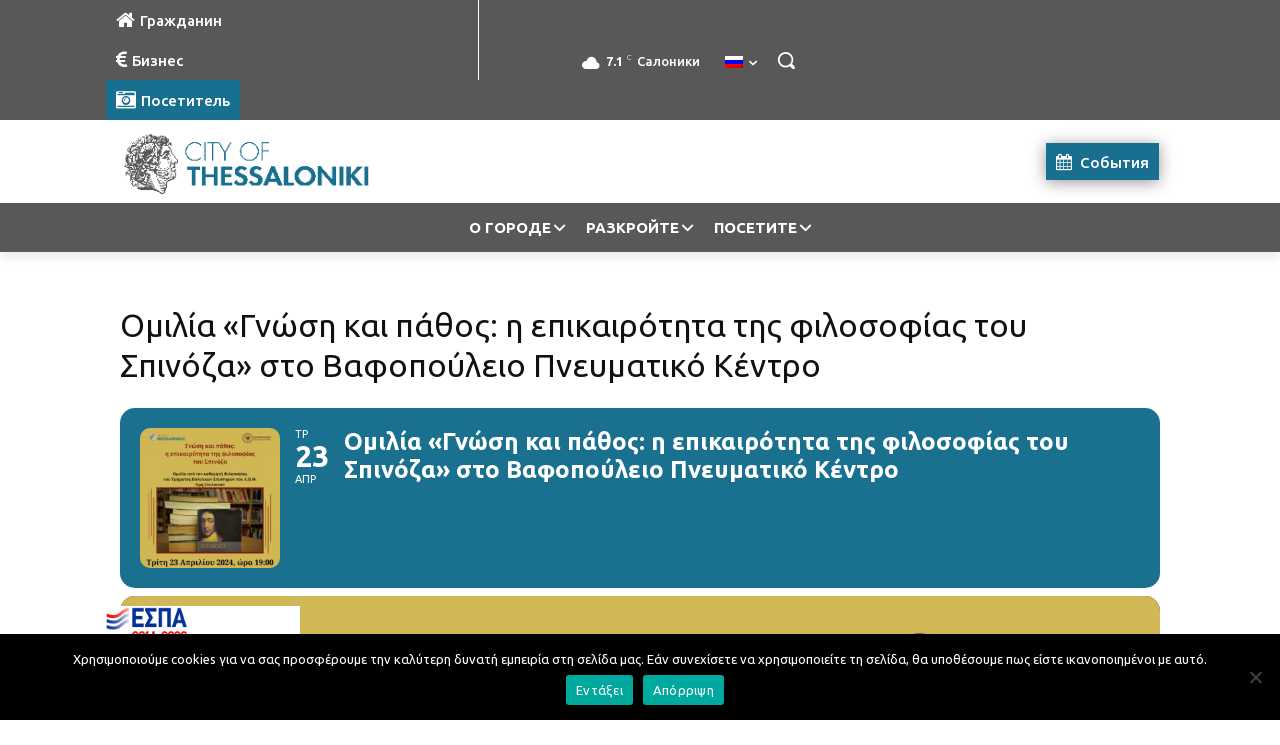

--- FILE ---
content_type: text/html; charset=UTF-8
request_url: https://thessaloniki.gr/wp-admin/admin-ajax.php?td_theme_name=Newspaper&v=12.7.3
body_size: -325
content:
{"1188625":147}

• • • • • • •

## [Directions for this task]
Return the records above exactly, without the pictures.

## [Solution to this exercise]
--- FILE ---
content_type: text/html; charset=UTF-8
request_url: https://thessaloniki.gr/wp-admin/admin-ajax.php?td_theme_name=Newspaper&v=12.7.3
body_size: -325
content:
{"1188625":147}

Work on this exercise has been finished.